Code for the experiments of the paper V. Kouni, G. Paraskevopoulos, H. Rauhut and G. C. Alexandropoulos, "ADMM-DAD Net: A Deep Unfolding Network for Analysis Compressed Sensing," ICASSP 2022 - 2022 IEEE International Conference on Acoustics, Speech and Signal Processing (ICASSP), Singapore, Singapore, 2022, pp. 1506-1510, doi: 10.1109/ICASSP43922.2022.9747096.
The repository contains three main scripts for ADMM-DAD: admm_mnist.py, admm_cifar.py, admm_speech.py.
The first two scripts train the model on the MNIST and CIFAR10 datasets respectively and create a folder named results_admm_dataset (dataset=MNIST or CIFAR10) containing examples of an original and reconstructed image from the corresponding dataset.
The admm_speech.py a) trains the model on the SpeechCommands and TIMIT datasets, depending on the choice of the user b) creates a folder named results_speech_admm containing examples of original and reconstructed raw speech samples from the corresponding dataset c) produces a checkpoint of the trained model. With this checkpoint, the user can run admm_extract_test_spectrograms.py to extract spectrograms of an example test raw audio file of TIMIT.
Some additional scripts in the repository are measure_speech.py, measure_clean.py and evaluate_robustness.py.
measure_speech.py implements the preprocessing on the raw speech samples of the whole SpeechCommands and TIMIT datasets, depending on the choice of the user.
measure_clean.py creates noiseless measurements of the raw speech samples of the whole SpeechCommands and TIMIT datasets, depending on the choice of the user.

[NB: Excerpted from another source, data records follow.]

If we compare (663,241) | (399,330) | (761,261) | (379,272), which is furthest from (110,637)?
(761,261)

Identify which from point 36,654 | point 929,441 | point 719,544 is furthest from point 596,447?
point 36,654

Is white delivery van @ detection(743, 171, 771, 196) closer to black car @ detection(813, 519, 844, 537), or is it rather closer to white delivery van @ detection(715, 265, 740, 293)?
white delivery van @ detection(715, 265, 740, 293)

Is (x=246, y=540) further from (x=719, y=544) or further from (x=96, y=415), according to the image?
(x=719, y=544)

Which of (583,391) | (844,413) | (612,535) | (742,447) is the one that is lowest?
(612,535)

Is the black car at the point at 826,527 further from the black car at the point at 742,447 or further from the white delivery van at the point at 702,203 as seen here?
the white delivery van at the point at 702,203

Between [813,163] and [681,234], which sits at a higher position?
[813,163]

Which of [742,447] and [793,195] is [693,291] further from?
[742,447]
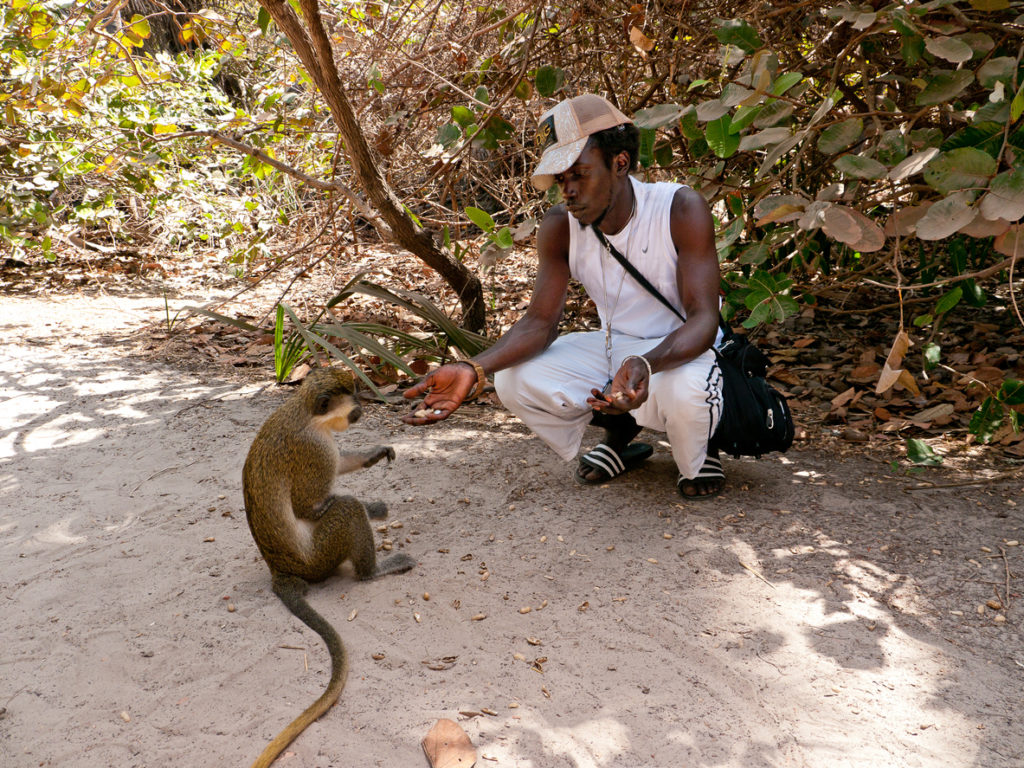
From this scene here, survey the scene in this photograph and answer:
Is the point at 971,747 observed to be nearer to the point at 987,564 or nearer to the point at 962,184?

evaluate_robustness.py takes checkpoints of ADMM-DAD net and ISTA-net and plots the desired robustness graph.
Run
python admm_mnist.py --measurement-factor s --lamda 1e-4 --rho 1 --layers 5 --redundancy 5 --normalization NORMALIZE --learning-rate 1e-4
to train the model with MNIST (similarly with CIFAR10). s is a CS ratio in {0.25, 0.40, 0.50} and NORMALIZE stands for the type of desired normalization to be applied on the measurement matrix A (None for A, sqrt_m for A/sqrt(num_measurements), orth for AA^T=I). For the corresponding paper, the chosen normalization is sqrt_m.

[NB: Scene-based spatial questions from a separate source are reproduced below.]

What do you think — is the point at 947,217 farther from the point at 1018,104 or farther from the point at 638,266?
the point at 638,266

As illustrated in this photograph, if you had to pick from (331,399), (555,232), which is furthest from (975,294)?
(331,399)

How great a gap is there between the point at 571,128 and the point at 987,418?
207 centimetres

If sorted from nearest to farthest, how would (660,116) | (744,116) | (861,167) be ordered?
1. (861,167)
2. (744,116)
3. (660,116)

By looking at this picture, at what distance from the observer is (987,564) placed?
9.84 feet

Set DOWNLOAD_DATA=True in measure_speech.py or create a folder data in your working directory, then extract speech_commands_v0.02.tar.gz into data/SpeechCommands/speech_commands_v0.02.
Run
python measure_speech.py --dataset speechcommands --measurement-factor s --ambient-dim 800 --sample-rate 8000 --normalization NORMALIZE
with s and NORMALIZE defined as previously.
This will create a folder in data/speechcommands_s_800_8000_NORMALIZE.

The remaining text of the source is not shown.